───── GIVEN DATA

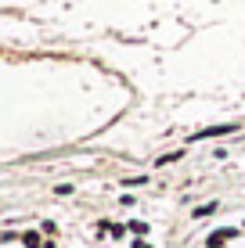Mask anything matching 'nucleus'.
Wrapping results in <instances>:
<instances>
[{"instance_id": "2", "label": "nucleus", "mask_w": 245, "mask_h": 248, "mask_svg": "<svg viewBox=\"0 0 245 248\" xmlns=\"http://www.w3.org/2000/svg\"><path fill=\"white\" fill-rule=\"evenodd\" d=\"M234 130H238L234 123H227V126H209V130H198V133H195V140H202V137H220V133H234Z\"/></svg>"}, {"instance_id": "5", "label": "nucleus", "mask_w": 245, "mask_h": 248, "mask_svg": "<svg viewBox=\"0 0 245 248\" xmlns=\"http://www.w3.org/2000/svg\"><path fill=\"white\" fill-rule=\"evenodd\" d=\"M130 230H133V234H148V223H141V219H133V223H130Z\"/></svg>"}, {"instance_id": "3", "label": "nucleus", "mask_w": 245, "mask_h": 248, "mask_svg": "<svg viewBox=\"0 0 245 248\" xmlns=\"http://www.w3.org/2000/svg\"><path fill=\"white\" fill-rule=\"evenodd\" d=\"M22 245H25V248H40V245H47V241H40L36 230H25V234H22Z\"/></svg>"}, {"instance_id": "4", "label": "nucleus", "mask_w": 245, "mask_h": 248, "mask_svg": "<svg viewBox=\"0 0 245 248\" xmlns=\"http://www.w3.org/2000/svg\"><path fill=\"white\" fill-rule=\"evenodd\" d=\"M213 212H216V202H209V205H202V209H195V216L202 219V216H213Z\"/></svg>"}, {"instance_id": "1", "label": "nucleus", "mask_w": 245, "mask_h": 248, "mask_svg": "<svg viewBox=\"0 0 245 248\" xmlns=\"http://www.w3.org/2000/svg\"><path fill=\"white\" fill-rule=\"evenodd\" d=\"M234 237V230L231 227H224V230H213V234H209V241H206V248H220V245H227Z\"/></svg>"}]
</instances>
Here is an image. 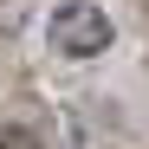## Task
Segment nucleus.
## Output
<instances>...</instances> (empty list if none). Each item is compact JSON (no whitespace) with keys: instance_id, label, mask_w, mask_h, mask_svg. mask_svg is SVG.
Returning <instances> with one entry per match:
<instances>
[{"instance_id":"obj_1","label":"nucleus","mask_w":149,"mask_h":149,"mask_svg":"<svg viewBox=\"0 0 149 149\" xmlns=\"http://www.w3.org/2000/svg\"><path fill=\"white\" fill-rule=\"evenodd\" d=\"M52 45L65 58H97L110 45V19L104 7H91V0H65V7L52 13Z\"/></svg>"},{"instance_id":"obj_2","label":"nucleus","mask_w":149,"mask_h":149,"mask_svg":"<svg viewBox=\"0 0 149 149\" xmlns=\"http://www.w3.org/2000/svg\"><path fill=\"white\" fill-rule=\"evenodd\" d=\"M0 149H45V143L26 130V123H0Z\"/></svg>"}]
</instances>
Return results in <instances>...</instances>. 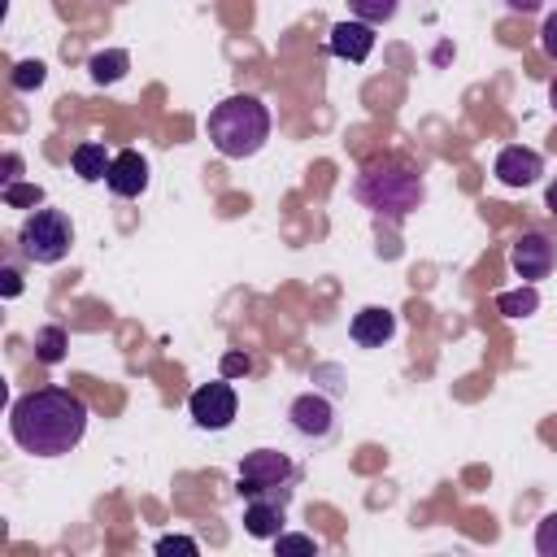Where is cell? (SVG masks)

──────────

* **EXERCISE DIRECTIONS**
Select every line of the data above that contains the word "with".

* **ANSWER TO THE EXERCISE**
<instances>...</instances> (empty list if none). Each item is compact JSON (no whitespace) with keys: instance_id, label, mask_w, mask_h, mask_svg. mask_svg is SVG.
Returning <instances> with one entry per match:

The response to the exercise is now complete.